The point of doing this box-and-whisker plot is to show where half the data are. That’s inside the box. And where the rest of the non-fluke data is. That’s the whiskers. And the flukes, those are the odd little dots left outside the whiskers. And it doesn’t take any deep calculations. You need to sort the data in ascending order. You need to count how many data points there are, to find the median and the first and third quartiles. (You might have to do addition and division. If you have, for example, twelve distinct data points, then the median is the arithmetic mean of the sixth and seventh values. The first quartile is the arithmetic mean of the third and fourth values. The third quartile is the arithmetic mean of the ninth and tenth values.) You (might) need to subtract, to find the interquartile range. And multiply that by one and a half, and add or subtract that from the quartiles.
This shows you what are likely and what are improbable values.
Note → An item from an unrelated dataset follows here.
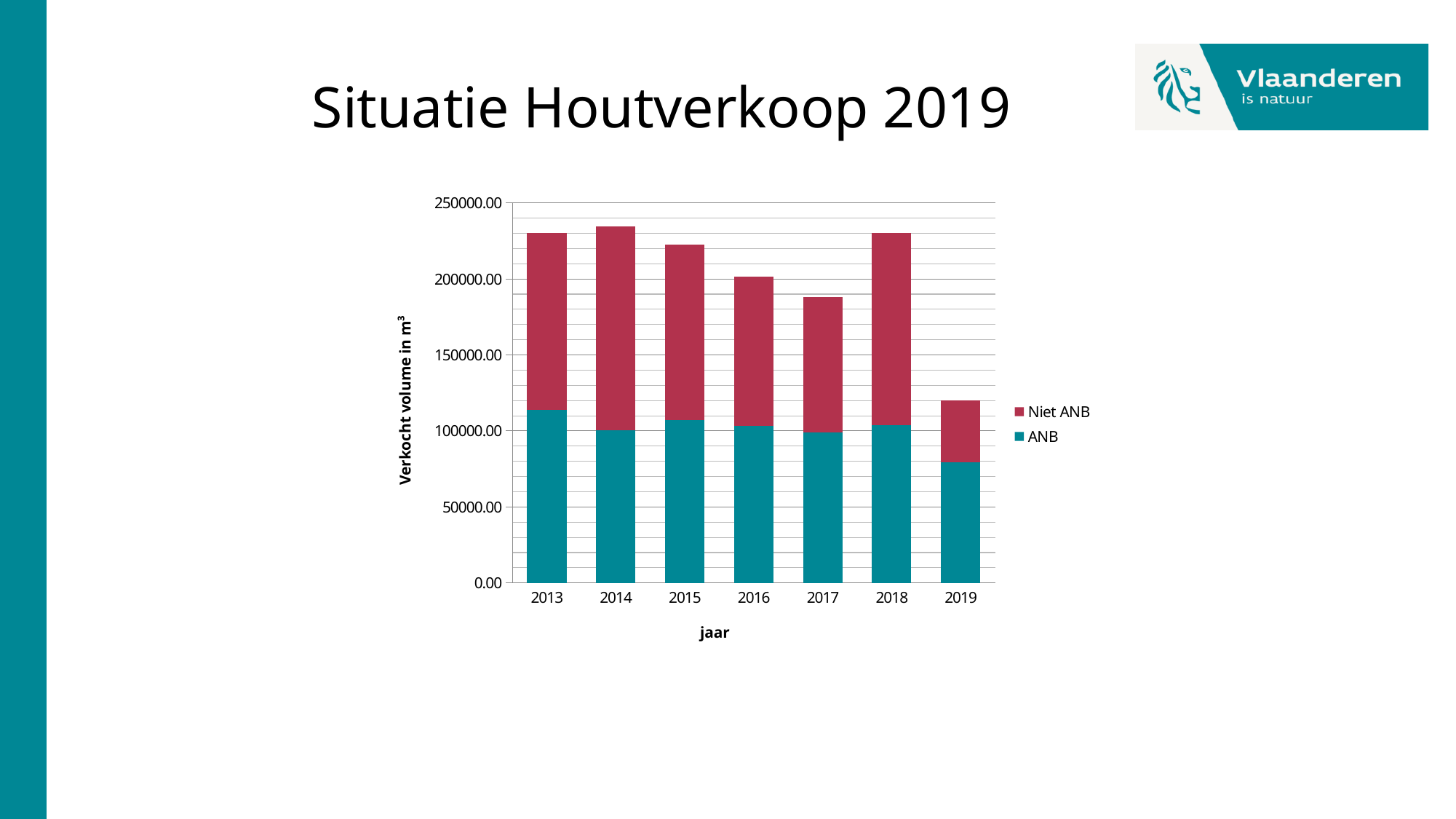
Which year has the lowest total sold volume? 2019 Do the total sold volumes rise or fall from 2014 to 2017? fall Is the total sold volume for 2017 greater or less than 200000.00? less Is the total sold volume for 2013 greater or less than 200000.00? greater Is the ANB sold volume for 2019 greater or less than 100000.00? less How many series does the chart legend list? 2 How many years are shown on the x axis of the chart? 7 What kind of chart is shown on the slide? bar chart Which year has the lowest ANB sold volume? 2019 Is the total sold volume larger in 2018 or in 2017? 2018 Which year has the highest ANB sold volume? 2013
They give you a cruder picture than, say, the standard deviation and the coefficients of variance do. But they need no hard calculations. None of what you need for box-and-whisker plots is computationally intensive. Heck, none of what you need is hard. You knew everything you needed to find these numbers by fourth grade. And yet they tell you about the distribution. You can compare whether two sets of data are similar by eye. Telling whether sets of data are similar becomes telling whether two shapes look about the same. It’s brilliant to represent so much from such simple work.